## CONSIGNE
Rédigez la suite du texte consacré au Guépard, en commençant juste après sa dernière phrase.

## EXTRAIT
******************************

Giuseppe Tomasi Lampedusa : Le Guépard


Les gagnants de l'énigme n° 74 sont : Aifelle, Asphodèle, Dasola,Dominique de A sauts et à gambades, Dominique de Nuages et vents, Kathel, Keisha, Miriam, Nathalie, Shelbylee, Somaja.; bravo à toutes!

Les réponses : Le guépard de Giuseppe Tomasi Lampedusa et Le Guépard de Visconti


Giuseppe Tomasi, duc de Palma, de Montechiaro, prince de Lampedusa est né à Palerme en 1896. Il meurt en Rome en 1957, un an avant la parution de son livre Le Guépard, d'abord refusé par les éditeurs, et qui fut publié à titre posthume.
Dans Le Guépard Lampedusa raconte l'histoire de sa famille et plus précisément de son arrière-grand-père, Giulo Fabrizio di Lampedusa qui lui inspire le personnage de son livre Don Fabrizio Salina, prince sicilien. Les armes de son aïeul était un lion léopardé que Lampedusa transforme en guépard d'où le titre du roman devenu depuis un classique.
L'adaptation du livre par Visconti avec Burt Lancaster dans le rôle du prince, Alain Delon dans celui du neveu Tancredi et Claudia Cardinale incarnant Angelica, la fille du paysan enrichi, Don Calegaro, devenu notable, a encore accru la renommée de l'oeuvre littéraire.
Le récit divisé en huit parties, commence en 1860 et s'étend sur plusieurs années pendant le Risorgimento qui vit les troupes garibaldiennes combattre en Sicile et l'unification de l'Italie. La mort du prince survient en juillet 1883. En Mai 1910, on retrouve les filles du prince, dont Concetta qui a été amoureuse de Tancredi, dans leur palais de Salina.

La fin d'un monde

Burt Lancaster dans le rôle de don Fabrizio Salina
Ce qui intéresse Lampedusa aussi bien que Visconti c'est la peinture d'une société aristocratique en pleine décadence, consciente de sa fin et qui voit avec une certaine nostalgie disparaître un monde fondé sur des valeurs qui lui sont chères, catholicisme, fidélité au roi, ordre social, honneur et conscience de la grandeur de la noblesse. C'est pourquoi le récit est toujours placé sous le point de vue du prince jusqu'à sa mort. Mais Don Fabrizio a vite compris que ce changement était inéluctable et il ne va rien faire pour l'en empêcher. Bien au contraire, il va soutenir son neveu Tancredi qui se place du côté des révolutionnaires car dit-il, "il faut que tout change pour que rien ne change".
Si nous ne sommes pas là nous non plus, ils vont nous arranger la république. Si nous voulons que tout reste tel que c'est, il faut que tout change.

******************************

## MATÉRIEL FOURNI
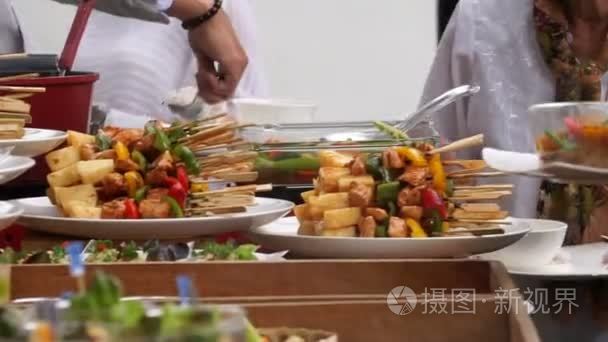 人们抓住食物从婚礼酒会视频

******************************

## CORRIGÉ
Autrement dit, il faut être du côté de ceux qui vont posséder le pouvoir après la révolution et qui remplaceront les autres. La noblesse doit s'adapter, quitte, s'il le faut, à faire alliance avec eux : c'est pourquoi Tancredi avec l'aide du prince épousera la riche Angelica qui, en échange du titre de princesse, lui apportera la fortune de son père. Le pouvoir n'est plus celui de la noblesse du nom mais celui de l'argent, l'idéal étant de posséder les deux. Tancredi fera une longue carrière politique par la suite.

La mort

Tancredi (Alain Delon) et Angelica (ClaudiaCardinale) visitant le palais du prince

La décadence de la race, la fin d'un époque, sont étroitement associées à l'idée de la mort, toujours présente dans le roman.  Allégorique. Dès le début, la mort prend une forme hideuse et repoussante avec le cadavre du soldat venu mourir, les entrailles à l'air, dans le jardin du prince, manque de goût le plus évident. Une fin absurde pour le roi et pour une classe qui ne se soucieront jamais de lui si ce n'est parce qu'ils sont dérangés par la puanteur de cette mort. Allégorie d'une classe sociale, le peuple, qui sera toujours le perdant.

On n'avait plus parler du mort, en effet; au bout du compte, les soldats sont des soldats justement pour mourir en défendant le roi. Mais l'image de ce corps éventré réapparaissait souvent dans ses souvenirs comme si elle demandait qu'on lui donne la paix de la seule manière possible pour le Prince : en dépassant et en justifiant son extrême souffrance par une nécessité générale. Parce que mourir pour quelqu'un ou pour quelque chose d'accord, c'est dans l'ordre des choses; il faut pourtant savoir pour qui ou pour quoi on est mort

Métaphorique : Quand Tancredi et Angelica, avant leur mariage, visitent les partie abandonnées du vaste palais de Salina avec ses fresques, ses dorures ou ses stucs gagnés par l'humidité, la moisissure, ses meubles décrépits, ses tentures de soie déchirées, tachées, ses pièces vides qui gardent le souvenir de tortures et de sang, qui semblent la proie des fantômes…
 Au cours du bal dans la sixième partie, la mort symbolique du prince et de la société apparaît : le prince pris d'un malaise, se met à part et observe les jeunes femmes qu'ils trouvent laides, "incroyablement petites", il les compare à des guenons, les hommes ne débitent que des platitudes; il voit en eux la dégénérescence de sa race. Un instant l'invitation d'Angelica et la danse qu'il partage avec elle, la sensualité qui émane d'elle, lui redonne l'impression d'être jeune. Mais une impression éphémère..  il est à noter d'ailleurs que Visconti arrête son film à ce moment-là car tout est dit. Le bal est d'ailleurs l'apogée du film, un moment cinématographique inoubliable et l'interprétation de Burt Lancaster est sublime et pleine d'émotion contenu mais palpable..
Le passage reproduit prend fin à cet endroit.